"Szpilka obiecał mi rewanż. Jego promotor także. Minęły 2 miesiące i nie ma żadnych konkretów. Wcześniej Artur tłumaczył się brakiem trenera do rewanżu ze mną. Tym czasem czytam o nowym pomyśle walki Szpilka vs Diablo" - napisał w czwartek na Facebooku Mariusz Wach. 10 listopada ubiegłego roku na gali w Krakowie lepszy był Szpilka, który pokonał Wacha na punkty.
Mariusz Wach: Przegrany niech boksuje za darmo
Wach i jego fani nie zgadzali się z rozstrzygnięciem sędziów. Od początku domagali się rewanżu. Od listopada temat jednak ucichł, dlatego 39-latek postanowił się przypomnieć rywalowi. - Walczmy wiosną. Kasę niech zgarnie zwycięzca, a przegrany niech boksuje za darmo.
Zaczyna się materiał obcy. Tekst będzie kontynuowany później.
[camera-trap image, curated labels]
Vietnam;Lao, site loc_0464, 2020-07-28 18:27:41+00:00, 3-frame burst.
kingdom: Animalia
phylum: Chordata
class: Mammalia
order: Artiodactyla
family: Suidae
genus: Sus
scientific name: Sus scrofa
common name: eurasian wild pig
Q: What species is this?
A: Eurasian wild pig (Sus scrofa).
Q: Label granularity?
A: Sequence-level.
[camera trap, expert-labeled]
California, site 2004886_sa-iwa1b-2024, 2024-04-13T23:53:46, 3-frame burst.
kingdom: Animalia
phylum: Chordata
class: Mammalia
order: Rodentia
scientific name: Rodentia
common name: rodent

Kasy na organizacje wtedy na pewno wystarczy. Jeżeli Artur i jego Promotor nie doprowadzą do tego rewanżu to kibice w Polsce i zagranicą niech sami wyciągną wnioski dlaczego. Ja ze swojej strony dałem najlepszą propozycje by rewanż się odbył. Czekam do końca stycznia na odpowiedź - dodał Wach.
Artur Szpilka odpowiedział Wachowi
Szpilka szybko odpowiedział przeciwnikowi. - Jestem za!!! - napisał krótko na Twitterze. Wach z kolei oświadczył, że czeka na potwierdzenie informacji od promotora Szpilki i proponuje walkę już w kwietniu.
Listopadowy pojedynek obu pięściarzy nazywany był walką 2018 roku w polskim boksie. Wach miał już rywala na deskach w dziesiątej rundzie, jednak Szpilka pozbierał się, a sędziowie to właśnie jemu przyznali wygraną. Decyzja arbitrów spotkała się niezadowoleniom zgromadzonych w krakowskiej hali widzów, którzy wygwizdali 29-letniego pięściarza.